One has to look back and wonder what kind of odds a Nebraskan could have gotten from an Alabamian before the opening kickoff if the fellow had said he felt that his Cornhuskers would whip the Crimson Tide worse than Nebraska had whipped Oregon... Minnesota... Texas A&M... Oklahoma State... Colorado...and Kansas State? Or what if the Nebraskan had said what one of Bob Devaney's associates had whispered, with a sincere expression, that the score would be about 40-7, not knowing that the actual count of 38-6 would be enough to make it the worst loss of Bryant's Alabama career and equal to the worst of his entire life? A lot of people close to Devaney insinuated such madness, and Alabamians only thought them crazier than Miami Beach itself.
What makes this worth dwelling on is that Bear Bryant was in town as the coach with the reputation, the mystique, the image of the man who can, simply by being around, lend all the glamour and stature that any football situation or game ever needs. And Bob Devaney was there in his accustomed role of good old boy, a man who has never actually had it, despite his own brilliant coaching record.
Devaney has no real star quality, not outside of Nebraska, that is. At least not until right now, this very moment, which finds him and everybody from Nebraska giddy with the delights of a second straight national championship. Celestial fame has set in with the fact that when the Cornhuskers had to go up against all of that Alabama mystique, they calmly shrugged it aside and turned the whole affair into a joke by halftime.
It was 28-0 then. And Rich Glover had made himself as much a part of Alabama's backfield as, shall we say, Johnny Musso. And Johnny Rodgers had already made his usual punt return for a touchdown. And the Alabama Wishbone had been gnawed bare.
"As a matter of fact," said Rodgers later, "a few of us did talk a little bit at the half about the celebration party we were going to have back at the hotel."

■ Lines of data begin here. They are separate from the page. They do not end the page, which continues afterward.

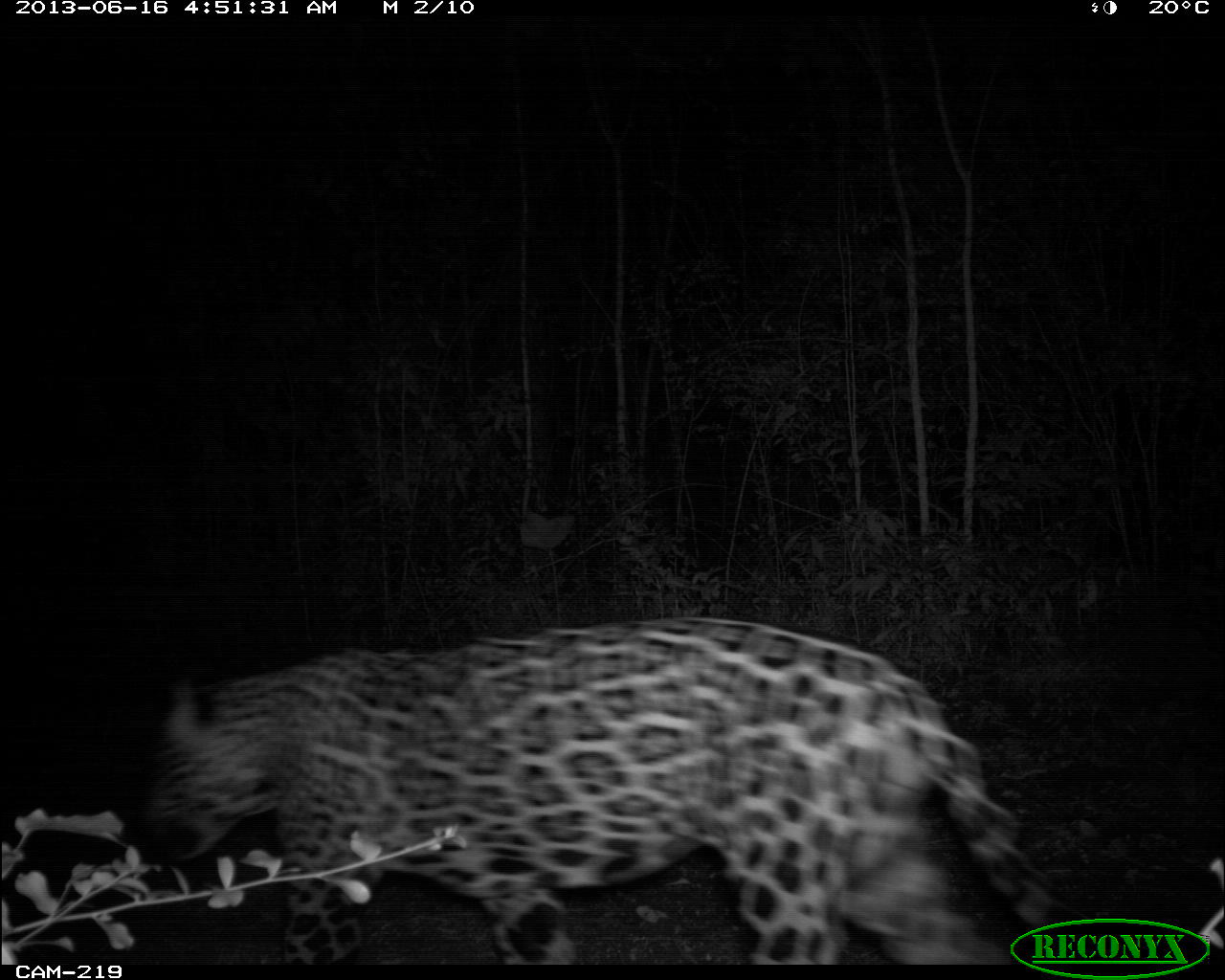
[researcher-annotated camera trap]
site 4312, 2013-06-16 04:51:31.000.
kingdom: Animalia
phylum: Chordata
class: Mammalia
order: Carnivora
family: Felidae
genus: Panthera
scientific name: Panthera onca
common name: jaguar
Panthera onca (jaguar), count 1, sex male.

While Nebraska got a couple of good breaks that demoralized Alabama early—a clear-cut interference call to set up the first touchdown and a head-ringing fumble to set up the third, both within the game's first 18 minutes—there was something else down there on the field that removed any doubt about the outcome. It was the fact that homebody Devaney had a far better game plan than Bryant—and far better athletes to run it.
The most impressive thing about Devaney's Nebraska teams is their discipline and balance. Normally, football teams that rely as much on the forward pass as the Cornhuskers do in their endless I slot and spread formations have a tendency to become eventually nothing more than passing teams, and that won't cut it. Nebraska never has slipped into this fault. It can always run, as indeed it ran on Alabama, with Jeff Kinney and Bill Olds bruising their way for some killing yardage out of what were designed to look like throwing formations, which is what the game plan was all about.
Meanwhile, Alabama's offense was a sad sight. All season long its Wishbone had never looked quite right, despite the victories the Tide kept rolling up. It lacked deception and outside speed, and Alabama Quarterback Terry Davis even confided to a friend before the Orange Bowl, "I've never had to throw when we were behind. I'm not that confident about my passing. I hope we don't get in that situation."
Alabama quickly did get in that situation, mainly because of the last play of the first quarter, when the incomparable Johnny Rodgers stabbed the Tide with a punt return just as he had mortally wounded Oklahoma with one. Once more, he made the biggest play in a big game.